** Exercise prompt **
Would you retype the whole listing verbatim, keeping pictures out of it?

** Information provided **
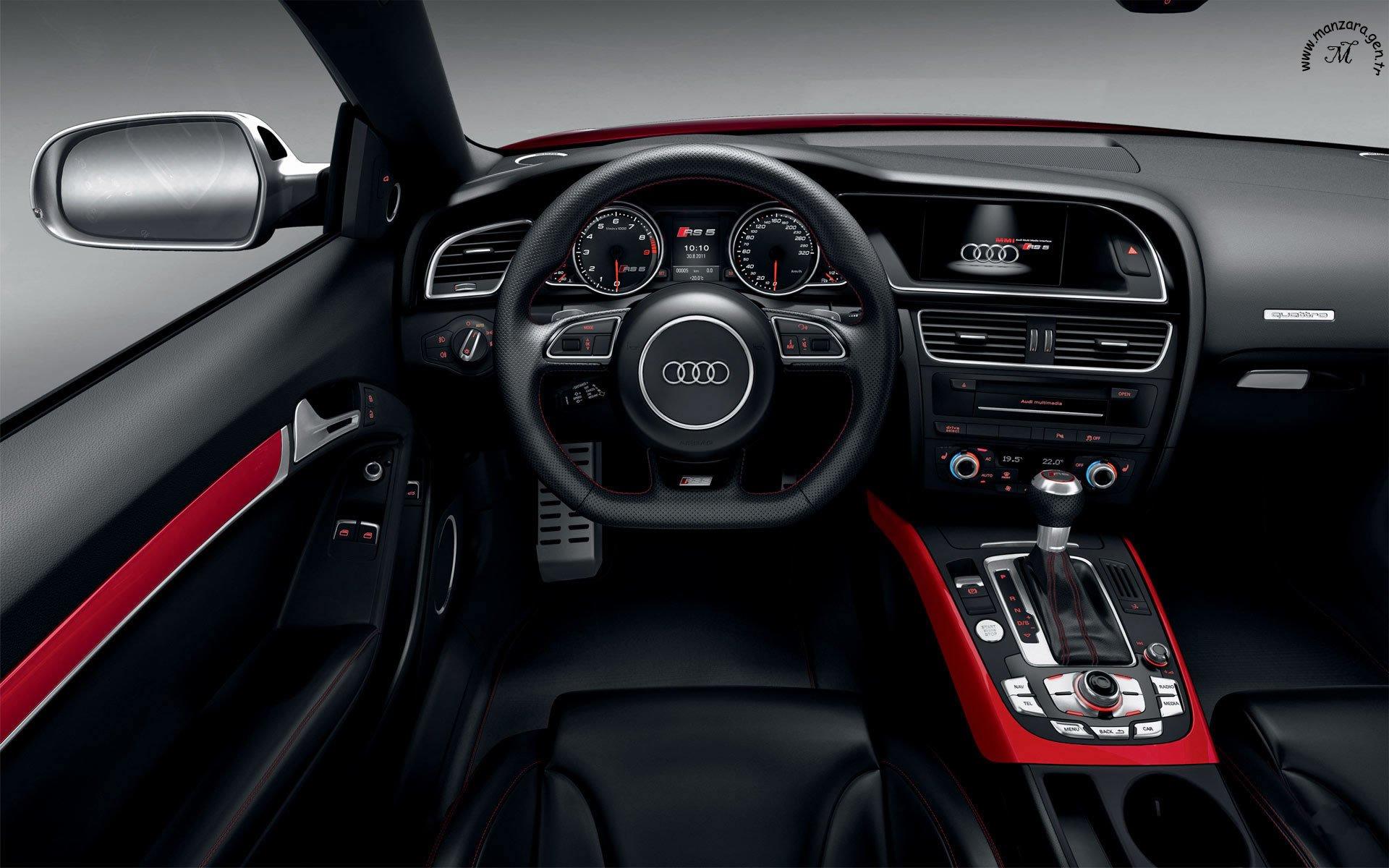 Audi RS5 – 2012 –  5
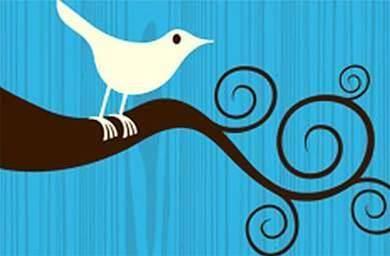 Report: Twitter's new data centre
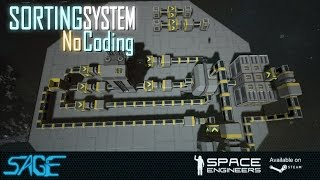 Space Engineers, Automated Sorting, Refining, System (Update 01.073)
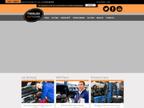 Paisley Autocare reviews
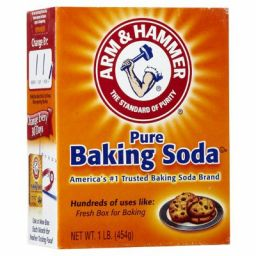 Arm & Hammer Baking Soda 1lb (454g)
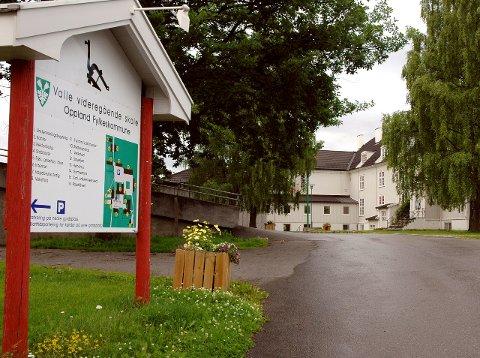Illustrasjonsfoto: Lena/Valle videregående skole.
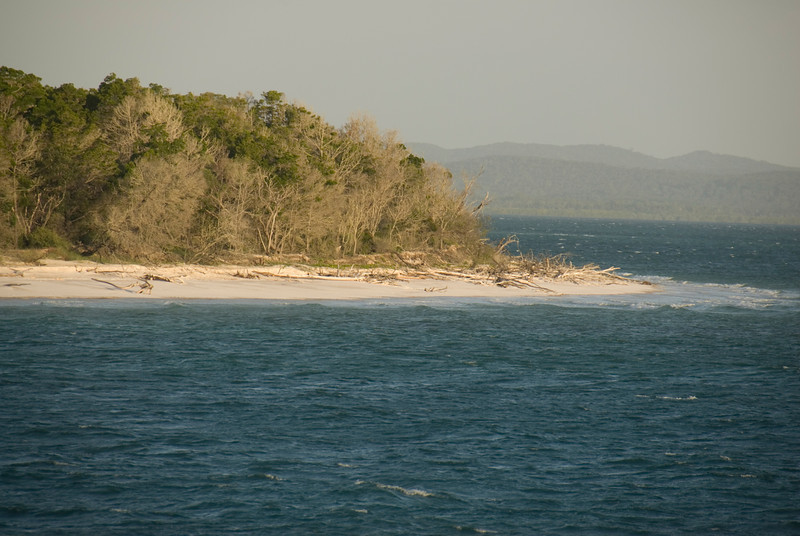 Beach 5, Fraser Island - Queensland, Australia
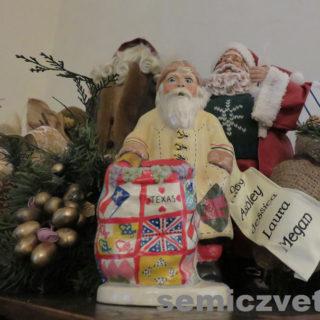 Рождественские подарки Санта Клауса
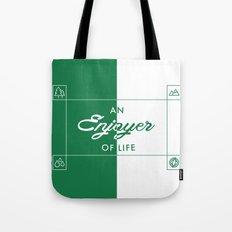 An Enjoyer of Life Tote Bag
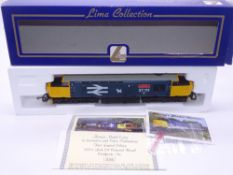 OO GAUGE - A Lima Class 37 diesel locomotive, 37111 Loch Eil Outward Bound, in Large Logo Blue
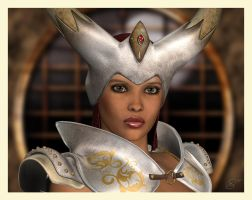 Queen of the Dragon People by CaperGirl42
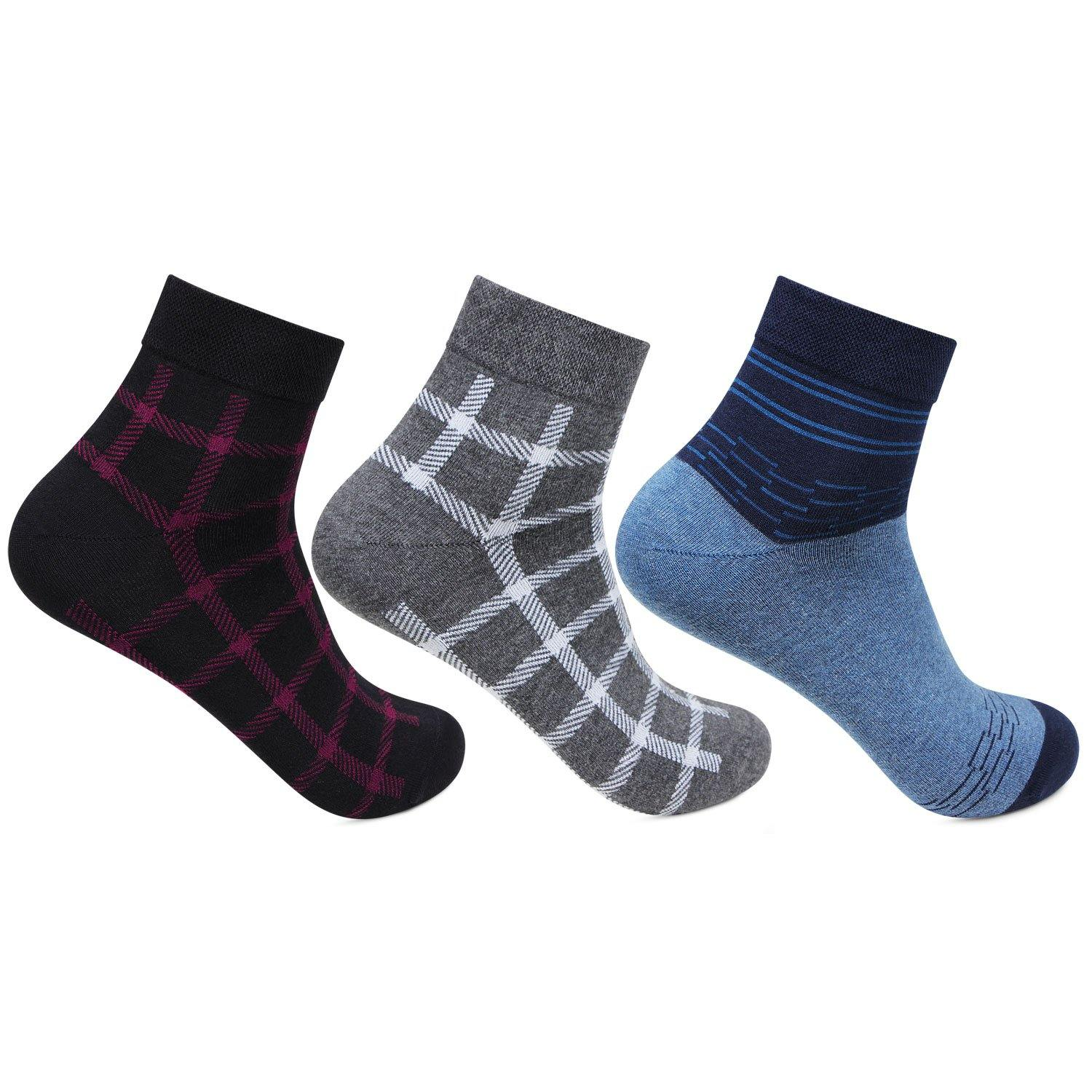 Men's Multicolored Scottish Collection Ankle Socks - Pack of 3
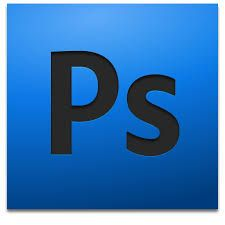 Adobe Photoshop was a good program that contributed a lot to the creation of our two ancillary products as it was one of the best picture editing programs available at our disposal.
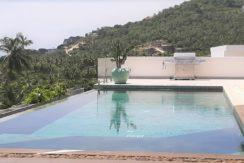 A vendre villa vue mer Chaweng Noi à Koh Samui 035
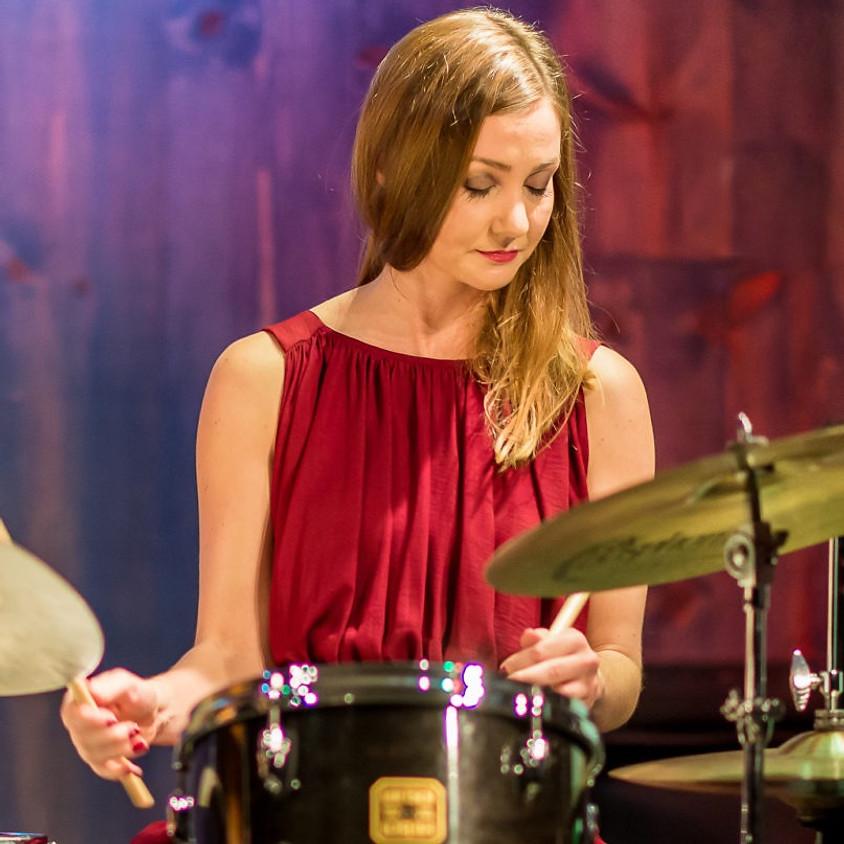 Tina Raymond Quartet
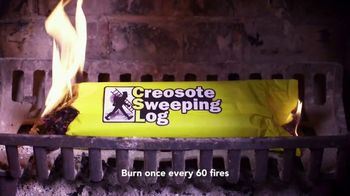 Creosote Sweeping Log TV Spot, 'So Easy to Clean Your Chimney' - Thumbnail 4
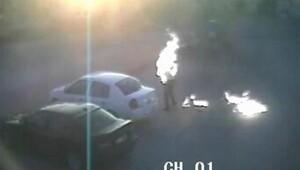 Karaman'da dehşet: Kendini yaktı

** Solution for this task **
 Audi RS5 – 2012 –  5
 Report: Twitter's new data centre
 Space Engineers, Automated Sorting, Refining, System (Update 01.073)
 Paisley Autocare reviews
 Arm & Hammer Baking Soda 1lb (454g)
Illustrasjonsfoto: Lena/Valle videregående skole.
 Beach 5, Fraser Island - Queensland, Australia
 Рождественские подарки Санта Клауса
 An Enjoyer of Life Tote Bag
 OO GAUGE - A Lima Class 37 diesel locomotive, 37111 Loch Eil Outward Bound, in Large Logo Blue
 Queen of the Dragon People by CaperGirl42
 Men's Multicolored Scottish Collection Ankle Socks - Pack of 3
 Adobe Photoshop was a good program that contributed a lot to the creation of our two ancillary products as it was one of the best picture editing programs available at our disposal.
 A vendre villa vue mer Chaweng Noi à Koh Samui 035
 Tina Raymond Quartet
 Creosote Sweeping Log TV Spot, 'So Easy to Clean Your Chimney' - Thumbnail 4
 Karaman'da dehşet: Kendini yaktı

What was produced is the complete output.